Objectives:

  • To practice advanced SQL.
  • To get familiar with commercial database management systems (SQL Server).
  • To get familiar with using a database management system in the cloud (Azure).
  • To practice physical tuning through the addition of appropriate indexes.

Assignment tools: Microsoft SQL Server and Azure

Due date: Tuesday, Noverber 7th, 2017 by 11:00pm.
Turn in your solution using the assignment drop box linked from the main course web page.

What to turn in:
One file, hw3-queries.sql, described below.

Overview

This homework is a continuation of homework 2, with three changes. We will use a larger dataset, the queries are more challenging, and you will have to use a commercial database system. SQLite simply cannot execute these queries in any reasonable amount of time; hence, we will use SQL Server, which has one of the most advanced query optimizers. SQL Server also has a very nice client application, SQL Server Management Studio, that you can use in this assignment.

Here is again the schema of the Flights database, for your reference:

  • Flights (fid, year, month_id, day_of_month, day_of_week_id, carrier_id, flight_num, origin_city, origin_state, dest_city, dest_state, departure_delay, taxi_out, arrival_delay, canceled, actual_time, distance)
  • Carriers (cid, name)
  • Months (mid, month)
  • Weekdays (did, day_of_week)

We leave it up to you to decide on the types to use for the various fields. However, note that SQL Server will complain if you try to import data and it needs to truncate it because VARCHAR fields are too small or if integer fields are used for real valued data.

In addition, however, you should impose the following constraints:

  • The primary key of the FLIGHTS table is fid.
  • The primary keys for the other tables are cid, mid, and did respectively.
  • Flights.carrier_id references Carrier.cid
  • Flights.month_id references Months.mid
  • Flights.day_of_week_id references Weekdays.did

In this homework, you will do four things. First, you will create a database in the SQL Server database management system running as a service on Azure. Second, you will write and test the SQL queries below. Keep in mind that the queries are quite challenging, both for you and for the database engine. Third, you will add indexes to speed up your queries. Finally, you will reflect on using a database management system running in a public cloud.
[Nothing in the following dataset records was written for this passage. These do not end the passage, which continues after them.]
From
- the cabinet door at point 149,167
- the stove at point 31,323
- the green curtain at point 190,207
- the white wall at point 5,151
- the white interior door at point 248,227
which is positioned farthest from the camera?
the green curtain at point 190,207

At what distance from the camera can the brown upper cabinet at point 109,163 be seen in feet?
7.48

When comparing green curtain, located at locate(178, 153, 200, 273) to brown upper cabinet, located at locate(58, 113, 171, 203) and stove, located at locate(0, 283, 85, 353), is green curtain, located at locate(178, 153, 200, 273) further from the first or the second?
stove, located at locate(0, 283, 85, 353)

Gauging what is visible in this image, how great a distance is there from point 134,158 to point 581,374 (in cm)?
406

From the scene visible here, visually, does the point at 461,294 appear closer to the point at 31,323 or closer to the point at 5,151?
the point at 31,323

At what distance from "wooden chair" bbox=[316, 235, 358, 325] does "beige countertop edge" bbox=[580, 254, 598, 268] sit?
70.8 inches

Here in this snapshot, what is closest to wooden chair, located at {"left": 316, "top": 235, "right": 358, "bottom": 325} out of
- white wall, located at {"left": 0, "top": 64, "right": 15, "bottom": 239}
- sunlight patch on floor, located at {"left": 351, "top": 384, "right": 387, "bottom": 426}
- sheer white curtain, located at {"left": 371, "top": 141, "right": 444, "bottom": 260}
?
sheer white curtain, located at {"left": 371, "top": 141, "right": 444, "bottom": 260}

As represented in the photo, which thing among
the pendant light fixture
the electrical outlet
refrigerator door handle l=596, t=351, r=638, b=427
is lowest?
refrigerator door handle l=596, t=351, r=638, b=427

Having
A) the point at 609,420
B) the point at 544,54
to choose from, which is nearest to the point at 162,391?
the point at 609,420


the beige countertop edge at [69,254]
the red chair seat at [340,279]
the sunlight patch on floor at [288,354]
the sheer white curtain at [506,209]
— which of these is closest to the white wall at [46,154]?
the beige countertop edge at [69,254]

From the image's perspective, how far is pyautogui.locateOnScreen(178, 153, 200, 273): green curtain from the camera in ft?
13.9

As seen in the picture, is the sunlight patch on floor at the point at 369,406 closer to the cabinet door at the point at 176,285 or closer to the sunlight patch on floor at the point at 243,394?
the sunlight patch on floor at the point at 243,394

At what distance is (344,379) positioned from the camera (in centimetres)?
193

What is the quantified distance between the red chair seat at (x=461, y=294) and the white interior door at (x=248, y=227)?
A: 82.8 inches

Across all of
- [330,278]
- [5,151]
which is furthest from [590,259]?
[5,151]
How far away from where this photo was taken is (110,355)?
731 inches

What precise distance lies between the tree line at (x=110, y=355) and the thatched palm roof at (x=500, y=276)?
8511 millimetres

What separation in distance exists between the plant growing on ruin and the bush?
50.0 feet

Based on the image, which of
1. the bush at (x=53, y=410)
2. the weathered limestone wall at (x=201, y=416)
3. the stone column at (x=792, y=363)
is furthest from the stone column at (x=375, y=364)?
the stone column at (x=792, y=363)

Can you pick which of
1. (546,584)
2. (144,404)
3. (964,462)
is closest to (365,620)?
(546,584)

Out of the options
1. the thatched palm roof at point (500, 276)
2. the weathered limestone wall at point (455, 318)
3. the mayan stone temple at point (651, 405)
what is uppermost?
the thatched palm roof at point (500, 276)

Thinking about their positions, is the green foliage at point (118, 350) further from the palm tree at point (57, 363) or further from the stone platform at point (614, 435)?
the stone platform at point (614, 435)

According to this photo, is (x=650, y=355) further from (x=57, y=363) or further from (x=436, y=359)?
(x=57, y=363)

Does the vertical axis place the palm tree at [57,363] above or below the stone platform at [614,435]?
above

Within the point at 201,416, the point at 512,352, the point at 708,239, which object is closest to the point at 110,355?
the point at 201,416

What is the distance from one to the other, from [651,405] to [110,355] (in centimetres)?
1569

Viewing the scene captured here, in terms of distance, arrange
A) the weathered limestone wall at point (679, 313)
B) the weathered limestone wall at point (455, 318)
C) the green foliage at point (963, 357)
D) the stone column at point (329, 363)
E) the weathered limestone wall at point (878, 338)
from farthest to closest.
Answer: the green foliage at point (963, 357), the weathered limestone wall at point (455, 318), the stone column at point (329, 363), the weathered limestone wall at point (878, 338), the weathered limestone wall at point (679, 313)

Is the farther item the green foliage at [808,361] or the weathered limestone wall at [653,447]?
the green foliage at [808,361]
A. Setting up an Azure SQL Database [0 points]

In this assignment, we want you to learn how to use an Azure SQL database from scratch. Your first step will thus be to setup a database in the Azure service and importing your data. This step may seem tedious but it is crucially important. We want you to be able to continue using Azure after the class ends. For this, you need to know how to use the system starting from nothing.

NOTE: These steps will take some time to complete, so start early!

Step 1: Create an Azure account (use promo code)

If you have not already done so, follow the Azure setup instructions to create an Azure account using the promotional code you were sent in email.

Step 2: Learn about Azure SQL Server

Spend some time clicking around, reading documentation, watching tutorials, and generally familiarizing yourself with Azure and SQL Server.

Step 3: Create a database

From the Azure portal page, select "+ New" on the left, then select "Databases", then select "SQL Database". This will bring up a panel with configuration options for a new DB instance.

Perform the following configuration:

  • Choose a database name (e.g., "cse414-17au").
  • Choose a name for the resource group that will be created (e.g., "myresourcegroup").
  • Create a new server by clicking on "Server" (it will say "Configure required settings"). A second panel will appear to the right, which has "Create a new server" already selected. A third panel will also appear to the right of this. Fill in the form as follows:
    • Choose a name for the database (e.g., "zatsqlserver"). Unlike your database name, the server name must be unique across the universe of Azure SQL databases.
    • Choose an admin login and password. (You will need this when access your database using tools other than the portal.)
    • Set the location to "West US" or "West US 2".
    • Make sure "Allow azure services to access server" is checked.
  • Change to a cheaper pricing tier. (The default is currently "Standard S2", which is too expensive.) To do this, click on "Pricing tier", which will open a pane with "Standard" selected. Find the slider for "DTUs", and turn it all the way down to 10. It should now say the monthly cost is only $15/month.
  • Select "Pin to dashboard".

Click on the "Create" button to create this database. You will see a panel on the dashboard that says "Deploying SQL Database" while the database is being set up. Once that is done, it should open up a panel with details on your database. (If not, click on the panel for your SQL database to open it.)

Finally, click on the button near the top that says "Set server firewall". You will need to change the settings before you can upload data. The easiest option is to add a rule that allows connections from any client, which you can do as follows:

Be sure to click "Save" once you have added this rule.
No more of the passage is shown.